Question

starting with a sample of Pure \({ }^{66} \mathrm{cu},(7 / 8)\) of it decays into \(\mathrm{Zn}\), 15 minutes. The half life the sample is (A) \(5 \mathrm{~min}\) (B) \(7.5 \mathrm{~min}\) (C) \(10 \mathrm{~min}\) (D) \(15 \mathrm{~min}\)

Short answer

The half-life of the given sample of Cu-66 is 5 minutes, as determined by using the decay formula and solving for the half-life. The correct option is (A) \(5 \mathrm{~min}\).

Step-by-step solution

Identify the known values

We are given the following values: - Initial amount of Cu-66: \(N_0\) - Amount of Cu-66 remaining after 15 minutes: \((1/8) N_0\), because 7/8 of it decays, so \((1 - (7/8)) N_0 = (1/8) N_0\). - Time elapsed (t): 15 minutes

Plug the known values into the decay formula

Now we will plug these values into the decay formula: \[(1/8) N_0 = N_0 (1/2)^{15/T}\]

Solve for the half-life (T)

First, we will cancel \(N_0\) from both sides of the equation, since we are only interested in the half-life. \[(1/8) = (1/2)^{15/T}\] To solve for \(T\), we can take the logarithm of both sides, using the base \(1/2\). So we have: \[\log_{1/2} (1/8) = \frac{15}{T}\] The logarithm on the left side can be simplified: \[\log_{1/2} (1/2)^3 = \frac{15}{T}\] Which gives us: \[3 = \frac{15}{T}\]

Determine the half-life

Now we can solve for \(T\) by multiplying both sides by \(T\) and dividing both sides by 3: \[T = \frac{15}{3}\] \[T = 5\] So, the half-life of the given sample is 5 minutes. The correct option is: (A) \(5 \mathrm{~min}\)

= Dataset content =
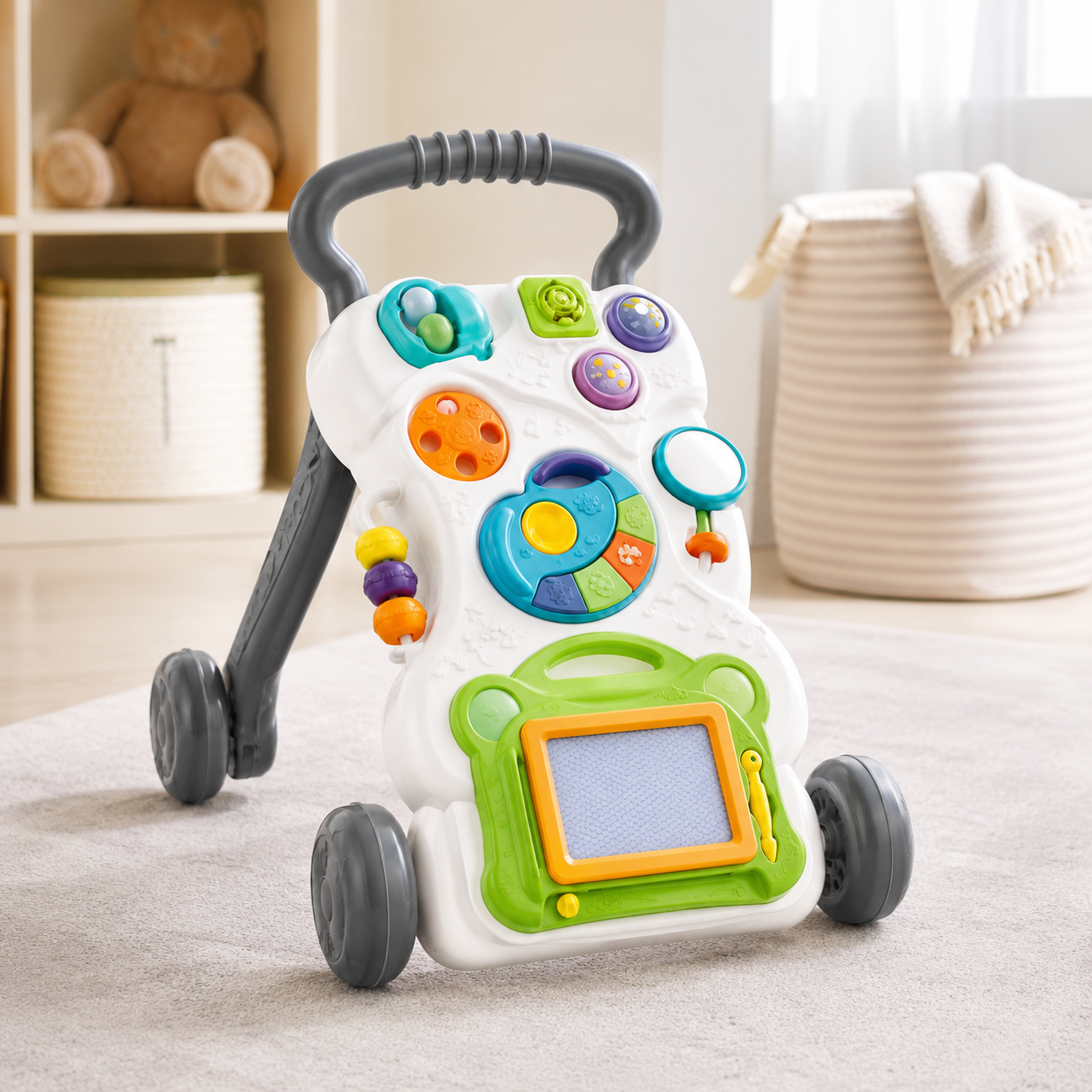 Musical Learning Walker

= Task prompt =
Rewrite the half-life solution between "Plug the known" and "the half-life (T)", inclusive, with "decay formula" changed to "exponential decay law".

= Response below =
Plug the known values into the exponential decay law

Now we will plug these values into the exponential decay law: \[(1/8) N_0 = N_0 (1/2)^{15/T}\]

Solve for the half-life (T)